#### Data shown
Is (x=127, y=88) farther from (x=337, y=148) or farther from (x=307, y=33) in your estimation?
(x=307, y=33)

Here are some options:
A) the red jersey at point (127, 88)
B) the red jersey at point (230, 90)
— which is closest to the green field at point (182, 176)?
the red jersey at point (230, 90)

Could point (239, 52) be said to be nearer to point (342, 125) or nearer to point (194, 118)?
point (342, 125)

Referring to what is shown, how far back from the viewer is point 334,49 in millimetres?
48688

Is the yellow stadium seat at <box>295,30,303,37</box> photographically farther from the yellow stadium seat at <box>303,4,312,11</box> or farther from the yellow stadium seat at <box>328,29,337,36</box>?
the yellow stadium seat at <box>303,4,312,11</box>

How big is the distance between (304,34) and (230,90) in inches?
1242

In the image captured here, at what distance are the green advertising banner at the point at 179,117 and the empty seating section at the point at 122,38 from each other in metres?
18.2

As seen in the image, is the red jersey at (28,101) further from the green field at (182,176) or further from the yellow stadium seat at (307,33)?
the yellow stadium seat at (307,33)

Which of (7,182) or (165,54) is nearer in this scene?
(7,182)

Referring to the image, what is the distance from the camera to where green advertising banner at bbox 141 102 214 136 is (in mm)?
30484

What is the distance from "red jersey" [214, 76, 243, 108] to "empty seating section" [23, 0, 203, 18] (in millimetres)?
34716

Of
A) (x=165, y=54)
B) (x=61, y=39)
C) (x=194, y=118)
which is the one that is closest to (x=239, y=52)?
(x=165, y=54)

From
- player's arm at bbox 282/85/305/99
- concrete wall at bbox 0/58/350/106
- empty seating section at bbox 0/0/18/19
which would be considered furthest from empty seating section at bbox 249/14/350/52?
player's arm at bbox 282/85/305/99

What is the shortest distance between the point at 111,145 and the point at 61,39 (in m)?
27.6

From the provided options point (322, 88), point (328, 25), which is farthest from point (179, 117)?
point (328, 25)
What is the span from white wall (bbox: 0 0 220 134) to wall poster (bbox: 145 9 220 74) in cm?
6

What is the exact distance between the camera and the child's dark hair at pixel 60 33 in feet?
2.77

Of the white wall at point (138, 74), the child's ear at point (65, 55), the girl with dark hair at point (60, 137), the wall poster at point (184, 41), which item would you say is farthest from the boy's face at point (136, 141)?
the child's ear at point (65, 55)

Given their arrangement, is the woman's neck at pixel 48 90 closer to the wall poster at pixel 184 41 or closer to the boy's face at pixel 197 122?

#### What is required
Copy out all of the material above word for word, with no changes.

#### Result of the exercise
Is (x=127, y=88) farther from (x=337, y=148) or farther from (x=307, y=33) in your estimation?
(x=307, y=33)

Here are some options:
A) the red jersey at point (127, 88)
B) the red jersey at point (230, 90)
— which is closest to the green field at point (182, 176)?
the red jersey at point (230, 90)

Could point (239, 52) be said to be nearer to point (342, 125) or nearer to point (194, 118)?
point (342, 125)

Referring to what is shown, how far back from the viewer is point 334,49 in millimetres?
48688

Is the yellow stadium seat at <box>295,30,303,37</box> photographically farther from the yellow stadium seat at <box>303,4,312,11</box> or farther from the yellow stadium seat at <box>328,29,337,36</box>?
the yellow stadium seat at <box>303,4,312,11</box>

How big is the distance between (304,34) and (230,90) in inches?
1242

In the image captured here, at what distance are the green advertising banner at the point at 179,117 and the empty seating section at the point at 122,38 from each other in metres?
18.2

As seen in the image, is the red jersey at (28,101) further from the green field at (182,176) or further from the yellow stadium seat at (307,33)?
the yellow stadium seat at (307,33)

Which of (7,182) or (165,54) is nearer in this scene?
(7,182)

Referring to the image, what is the distance from the camera to where green advertising banner at bbox 141 102 214 136 is (in mm)?
30484

What is the distance from "red jersey" [214, 76, 243, 108] to "empty seating section" [23, 0, 203, 18] (in millimetres)?
34716

Of
A) (x=165, y=54)
B) (x=61, y=39)
C) (x=194, y=118)
which is the one that is closest to (x=239, y=52)?
(x=165, y=54)

From
- player's arm at bbox 282/85/305/99
- concrete wall at bbox 0/58/350/106
- empty seating section at bbox 0/0/18/19
which would be considered furthest from empty seating section at bbox 249/14/350/52?
player's arm at bbox 282/85/305/99

What is the shortest distance between the point at 111,145 and the point at 61,39 (in m)?
27.6

From the provided options point (322, 88), point (328, 25), which is farthest from point (179, 117)?
point (328, 25)
What is the span from white wall (bbox: 0 0 220 134) to wall poster (bbox: 145 9 220 74) in cm?
6

What is the exact distance between the camera and the child's dark hair at pixel 60 33 in feet?
2.77

Of the white wall at point (138, 74), the child's ear at point (65, 55), the girl with dark hair at point (60, 137), the wall poster at point (184, 41), which item would you say is farthest from the boy's face at point (136, 141)?
the child's ear at point (65, 55)

Given their arrangement, is the woman's neck at pixel 48 90 closer to the wall poster at pixel 184 41 or closer to the boy's face at pixel 197 122?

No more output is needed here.